**What the exercise asks:** Down to the last line, repeat the records exactly.

Data entries
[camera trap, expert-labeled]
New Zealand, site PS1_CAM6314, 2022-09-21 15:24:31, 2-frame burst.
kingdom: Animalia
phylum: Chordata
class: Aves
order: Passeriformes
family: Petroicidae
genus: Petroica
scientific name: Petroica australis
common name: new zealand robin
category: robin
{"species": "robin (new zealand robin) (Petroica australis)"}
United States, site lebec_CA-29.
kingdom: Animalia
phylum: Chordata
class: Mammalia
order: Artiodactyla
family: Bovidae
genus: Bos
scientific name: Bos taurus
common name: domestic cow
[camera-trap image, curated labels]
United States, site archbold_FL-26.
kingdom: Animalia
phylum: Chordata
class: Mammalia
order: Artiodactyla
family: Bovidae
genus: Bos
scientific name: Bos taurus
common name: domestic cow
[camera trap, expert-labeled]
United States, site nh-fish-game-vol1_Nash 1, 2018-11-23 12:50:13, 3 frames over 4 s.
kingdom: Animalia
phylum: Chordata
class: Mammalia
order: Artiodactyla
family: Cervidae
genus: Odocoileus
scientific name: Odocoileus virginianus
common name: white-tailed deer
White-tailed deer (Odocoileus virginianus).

**Task answer:**
[camera trap, expert-labeled]
New Zealand, site PS1_CAM6314, 2022-09-21 15:24:31, 2-frame burst.
kingdom: Animalia
phylum: Chordata
class: Aves
order: Passeriformes
family: Petroicidae
genus: Petroica
scientific name: Petroica australis
common name: new zealand robin
category: robin
{"species": "robin (new zealand robin) (Petroica australis)"}
United States, site lebec_CA-29.
kingdom: Animalia
phylum: Chordata
class: Mammalia
order: Artiodactyla
family: Bovidae
genus: Bos
scientific name: Bos taurus
common name: domestic cow
[camera-trap image, curated labels]
United States, site archbold_FL-26.
kingdom: Animalia
phylum: Chordata
class: Mammalia
order: Artiodactyla
family: Bovidae
genus: Bos
scientific name: Bos taurus
common name: domestic cow
[camera trap, expert-labeled]
United States, site nh-fish-game-vol1_Nash 1, 2018-11-23 12:50:13, 3 frames over 4 s.
kingdom: Animalia
phylum: Chordata
class: Mammalia
order: Artiodactyla
family: Cervidae
genus: Odocoileus
scientific name: Odocoileus virginianus
common name: white-tailed deer
White-tailed deer (Odocoileus virginianus).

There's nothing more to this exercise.